人間存在は「一寸千貫」にも劣らぬ力である[955/1000]

言葉選びの才もなければ、物をつくることに長けるわけでもない。絵も歌も踊りも並以下だ。それでも命は芸術に死なせてくれと、日々咆哮しつづけている。この命を扱えるほど、自分という存在は優れていない。己にできることは、自分よりも大いなる存在に、命を放るだけである。その見返りとして天から授かるものが詩の心である。詩の心があれば、無一文になったとて怖くはない。だが詩の心がなければ、大金があっても怖れと虚しさからに付きまとわれる。

現世に迎合するほど、魂は打たれ弱くなる。固有性が失われ、輪郭がぼやけ、次第に認識できなくなり、最後には魂が存在していたことを忘れてしまう。神は死に、自然は分断され、文化は踏みにじられる。結果、姿勢は屈折し、背骨は折れ、脳髄は縮小する。五感は肥大し、我は膨れ、筋肉は凝固し、体は腐臭を放つ。
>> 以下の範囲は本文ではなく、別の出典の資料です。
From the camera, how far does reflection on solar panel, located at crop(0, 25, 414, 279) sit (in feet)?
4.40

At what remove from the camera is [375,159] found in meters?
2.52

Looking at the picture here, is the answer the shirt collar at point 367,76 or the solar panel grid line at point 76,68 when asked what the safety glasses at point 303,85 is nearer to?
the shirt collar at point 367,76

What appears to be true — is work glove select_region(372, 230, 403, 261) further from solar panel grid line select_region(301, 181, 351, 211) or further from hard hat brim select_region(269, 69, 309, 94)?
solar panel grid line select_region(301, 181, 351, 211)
天を仰ぐのは旅人である。地に足を着けるのは生活者である。昨日も書いた「一寸千貫」という言葉に私が深く感動するのは、人間の本質を見るからである。天から降り注ぐ力をただしく受け止めるには、背骨を立て、真っすぐ地に足を着けなければならない。古くさい道徳だと嘲られようと、構わないという気持ちにさえなる。人間存在とは、一寸千貫にも劣らぬ力である、美しい存在であると私は固く信じるのである。